ADE: Adaptive Dictionary Embeddings -- Scaling Multi-Anchor Representations to Large Language Models

arXiv cs.CL / 4/29/2026

📰 NewsDeveloper Stack & InfrastructureModels & Research

Key Points

  • The paper introduces Adaptive Dictionary Embeddings (ADE), a framework that scales multi-anchor word representations—previously too inefficient for large models—into large language model architectures.
  • ADE’s core components include Vocabulary Projection to replace expensive anchor lookups with efficient matrix operations, Grouped Positional Encoding to share position information among anchors of the same word, and self-attention-based context-aware anchor reweighting.
  • ADE is integrated into a Segment-Aware Transformer (SAT) to perform context-aware anchor weighting during inference.
  • On AG News and DBpedia-14, ADE shows strong parameter efficiency (98.7% fewer trainable parameters than DeBERTa-v3-base), surpasses DeBERTa on DBpedia-14, and approaches DeBERTa on AG News while compressing the embedding layer by over 40×.
  • Overall, the results suggest multi-anchor representations can be a practical, parameter-efficient alternative to single-vector word embeddings in modern transformers.

Abstract

Word embeddings are fundamental to natural language processing, yet traditional approaches represent each word with a single vector, creating representational bottlenecks for polysemous words and limiting semantic expressiveness.
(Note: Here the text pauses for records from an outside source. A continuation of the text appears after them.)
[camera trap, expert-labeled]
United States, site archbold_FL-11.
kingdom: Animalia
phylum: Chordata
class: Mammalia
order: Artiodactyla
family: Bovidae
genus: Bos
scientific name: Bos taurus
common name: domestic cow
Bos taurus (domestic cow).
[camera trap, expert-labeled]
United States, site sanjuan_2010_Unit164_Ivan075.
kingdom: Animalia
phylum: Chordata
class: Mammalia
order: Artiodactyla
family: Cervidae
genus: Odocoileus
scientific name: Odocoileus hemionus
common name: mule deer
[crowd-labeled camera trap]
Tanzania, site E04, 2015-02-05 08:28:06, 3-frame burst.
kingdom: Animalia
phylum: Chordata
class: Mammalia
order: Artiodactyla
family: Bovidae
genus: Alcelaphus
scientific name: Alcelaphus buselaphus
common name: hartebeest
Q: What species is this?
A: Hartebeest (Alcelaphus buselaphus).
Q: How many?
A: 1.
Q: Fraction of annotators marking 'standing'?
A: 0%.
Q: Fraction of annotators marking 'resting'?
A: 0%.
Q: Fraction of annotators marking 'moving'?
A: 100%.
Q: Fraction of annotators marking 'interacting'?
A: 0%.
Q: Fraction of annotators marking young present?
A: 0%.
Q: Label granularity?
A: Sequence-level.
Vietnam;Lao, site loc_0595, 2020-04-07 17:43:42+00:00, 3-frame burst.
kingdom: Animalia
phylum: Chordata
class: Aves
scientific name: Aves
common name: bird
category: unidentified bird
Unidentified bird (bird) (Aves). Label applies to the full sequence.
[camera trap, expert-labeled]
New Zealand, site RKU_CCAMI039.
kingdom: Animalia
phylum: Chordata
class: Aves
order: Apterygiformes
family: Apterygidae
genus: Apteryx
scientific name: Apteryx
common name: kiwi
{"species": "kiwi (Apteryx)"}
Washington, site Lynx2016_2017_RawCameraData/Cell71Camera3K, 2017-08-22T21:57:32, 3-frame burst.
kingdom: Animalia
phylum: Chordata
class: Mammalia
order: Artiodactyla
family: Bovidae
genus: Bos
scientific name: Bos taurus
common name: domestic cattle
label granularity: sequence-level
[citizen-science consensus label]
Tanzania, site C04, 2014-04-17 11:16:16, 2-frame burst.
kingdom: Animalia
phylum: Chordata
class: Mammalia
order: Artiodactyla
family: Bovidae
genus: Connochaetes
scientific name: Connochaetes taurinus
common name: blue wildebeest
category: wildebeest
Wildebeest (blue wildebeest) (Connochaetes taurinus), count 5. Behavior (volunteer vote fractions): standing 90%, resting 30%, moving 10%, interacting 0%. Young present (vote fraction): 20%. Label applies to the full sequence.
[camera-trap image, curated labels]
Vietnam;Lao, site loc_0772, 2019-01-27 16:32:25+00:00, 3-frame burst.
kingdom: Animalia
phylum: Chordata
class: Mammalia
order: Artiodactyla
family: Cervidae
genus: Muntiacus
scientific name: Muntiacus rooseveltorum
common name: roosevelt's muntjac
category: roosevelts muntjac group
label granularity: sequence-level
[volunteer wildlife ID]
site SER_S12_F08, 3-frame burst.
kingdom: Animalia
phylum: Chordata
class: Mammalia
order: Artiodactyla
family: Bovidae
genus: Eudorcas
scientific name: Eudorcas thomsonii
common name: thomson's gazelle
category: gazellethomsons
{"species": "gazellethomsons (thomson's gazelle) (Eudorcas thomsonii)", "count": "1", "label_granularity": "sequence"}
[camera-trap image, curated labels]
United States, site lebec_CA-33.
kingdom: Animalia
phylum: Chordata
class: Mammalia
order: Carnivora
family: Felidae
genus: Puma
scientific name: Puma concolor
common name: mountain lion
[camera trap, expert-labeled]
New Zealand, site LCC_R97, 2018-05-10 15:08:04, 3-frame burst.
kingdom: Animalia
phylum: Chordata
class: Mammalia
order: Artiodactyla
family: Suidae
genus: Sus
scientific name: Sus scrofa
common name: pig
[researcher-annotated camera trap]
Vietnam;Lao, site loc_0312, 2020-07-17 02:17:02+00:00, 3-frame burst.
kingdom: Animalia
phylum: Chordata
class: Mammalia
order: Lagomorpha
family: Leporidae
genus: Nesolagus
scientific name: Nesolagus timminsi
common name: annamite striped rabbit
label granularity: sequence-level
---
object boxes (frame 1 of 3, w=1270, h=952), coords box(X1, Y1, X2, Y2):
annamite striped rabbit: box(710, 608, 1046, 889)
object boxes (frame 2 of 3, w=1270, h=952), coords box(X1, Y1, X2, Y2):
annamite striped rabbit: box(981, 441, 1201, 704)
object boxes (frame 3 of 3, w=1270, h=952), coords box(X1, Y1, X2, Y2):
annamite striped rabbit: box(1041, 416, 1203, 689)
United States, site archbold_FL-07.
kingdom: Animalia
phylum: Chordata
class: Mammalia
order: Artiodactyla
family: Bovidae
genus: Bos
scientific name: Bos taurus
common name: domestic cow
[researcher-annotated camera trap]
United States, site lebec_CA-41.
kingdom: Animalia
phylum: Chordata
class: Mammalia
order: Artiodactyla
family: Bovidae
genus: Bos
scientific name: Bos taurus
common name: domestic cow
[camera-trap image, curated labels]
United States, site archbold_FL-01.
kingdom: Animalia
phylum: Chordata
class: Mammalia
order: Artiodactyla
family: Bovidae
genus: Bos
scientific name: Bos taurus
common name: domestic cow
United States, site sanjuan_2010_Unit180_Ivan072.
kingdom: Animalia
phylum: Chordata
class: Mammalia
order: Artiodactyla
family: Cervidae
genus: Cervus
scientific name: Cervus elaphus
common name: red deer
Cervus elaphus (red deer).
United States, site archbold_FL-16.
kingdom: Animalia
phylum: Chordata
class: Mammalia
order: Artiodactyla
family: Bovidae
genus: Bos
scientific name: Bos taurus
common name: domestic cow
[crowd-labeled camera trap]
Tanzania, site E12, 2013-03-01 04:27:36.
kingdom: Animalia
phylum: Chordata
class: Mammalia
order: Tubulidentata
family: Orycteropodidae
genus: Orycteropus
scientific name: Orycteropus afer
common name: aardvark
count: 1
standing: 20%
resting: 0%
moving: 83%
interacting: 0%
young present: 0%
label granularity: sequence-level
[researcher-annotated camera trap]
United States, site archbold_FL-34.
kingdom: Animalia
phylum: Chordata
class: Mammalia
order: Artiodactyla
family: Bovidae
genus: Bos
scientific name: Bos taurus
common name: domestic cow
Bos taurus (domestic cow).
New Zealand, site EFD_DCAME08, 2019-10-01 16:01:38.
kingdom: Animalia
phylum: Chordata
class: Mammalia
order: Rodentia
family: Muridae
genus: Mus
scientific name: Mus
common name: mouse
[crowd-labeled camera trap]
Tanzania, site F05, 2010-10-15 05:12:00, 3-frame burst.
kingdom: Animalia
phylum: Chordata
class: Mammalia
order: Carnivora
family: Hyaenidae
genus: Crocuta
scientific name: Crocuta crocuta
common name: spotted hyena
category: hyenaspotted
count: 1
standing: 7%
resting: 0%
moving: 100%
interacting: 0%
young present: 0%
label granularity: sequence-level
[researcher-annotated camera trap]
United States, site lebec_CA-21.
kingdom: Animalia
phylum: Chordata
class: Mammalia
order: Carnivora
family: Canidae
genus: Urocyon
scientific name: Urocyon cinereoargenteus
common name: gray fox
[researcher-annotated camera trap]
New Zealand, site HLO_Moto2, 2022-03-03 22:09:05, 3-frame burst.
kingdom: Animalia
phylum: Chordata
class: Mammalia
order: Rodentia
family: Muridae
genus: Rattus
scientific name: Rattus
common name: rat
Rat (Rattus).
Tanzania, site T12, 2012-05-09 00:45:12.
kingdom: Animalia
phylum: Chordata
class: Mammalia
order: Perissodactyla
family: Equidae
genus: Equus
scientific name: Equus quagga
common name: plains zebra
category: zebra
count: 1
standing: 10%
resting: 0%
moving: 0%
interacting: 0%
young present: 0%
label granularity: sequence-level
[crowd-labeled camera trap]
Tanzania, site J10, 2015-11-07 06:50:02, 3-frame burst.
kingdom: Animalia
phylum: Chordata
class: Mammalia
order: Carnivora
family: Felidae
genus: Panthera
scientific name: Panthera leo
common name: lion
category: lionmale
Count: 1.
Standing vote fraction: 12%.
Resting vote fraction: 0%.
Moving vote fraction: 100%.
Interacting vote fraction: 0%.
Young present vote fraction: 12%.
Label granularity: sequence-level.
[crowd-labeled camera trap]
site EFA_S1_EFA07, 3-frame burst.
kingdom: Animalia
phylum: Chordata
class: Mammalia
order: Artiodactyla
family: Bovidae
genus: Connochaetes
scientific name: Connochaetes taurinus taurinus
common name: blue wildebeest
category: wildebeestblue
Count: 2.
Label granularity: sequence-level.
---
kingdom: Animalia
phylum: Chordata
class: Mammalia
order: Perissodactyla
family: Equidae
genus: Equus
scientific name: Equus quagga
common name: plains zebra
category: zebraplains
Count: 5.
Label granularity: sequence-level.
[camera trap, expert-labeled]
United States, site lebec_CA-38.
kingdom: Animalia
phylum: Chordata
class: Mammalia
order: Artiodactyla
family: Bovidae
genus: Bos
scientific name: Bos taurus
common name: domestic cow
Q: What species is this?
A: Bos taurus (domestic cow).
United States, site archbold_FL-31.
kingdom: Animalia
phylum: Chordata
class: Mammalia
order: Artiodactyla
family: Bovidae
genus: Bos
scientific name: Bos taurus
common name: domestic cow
While multi-anchor representations have shown promise by representing words as combinations of multiple vectors, they have been limited to small-scale models due to computational inefficiency and lack of integration with modern transformer architectures. We introduce Adaptive Dictionary Embeddings (ADE), a framework that successfully scales multi-anchor word representations to large language models. ADE makes three key contributions: (1) Vocabulary Projection (VP), which transforms the costly two-stage anchor lookup into a single efficient matrix operation; (2) Grouped Positional Encoding (GPE), a novel positional encoding scheme where anchors of the same word share positional information, preserving semantic coherence while enabling anchor-level variation; and (3) context-aware anchor reweighting, which leverages self-attention to dynamically compose anchor contributions based on sequence context. We integrate these components into the Segment-Aware Transformer (SAT), which provides context-aware reweighting of anchor contributions at inference time. We evaluate ADE on AG News and DBpedia-14 text classification benchmarks. With 98.7% fewer trainable parameters than DeBERTa-v3-base, ADE surpasses DeBERTa on DBpedia-14 (98.06% vs. 97.80%) and approaches it on AG News (90.64% vs. 94.50%), while compressing the embedding layer over 40x -- demonstrating that multi-anchor representations are a practical and parameter-efficient alternative to single-vector embeddings in modern transformer architectures.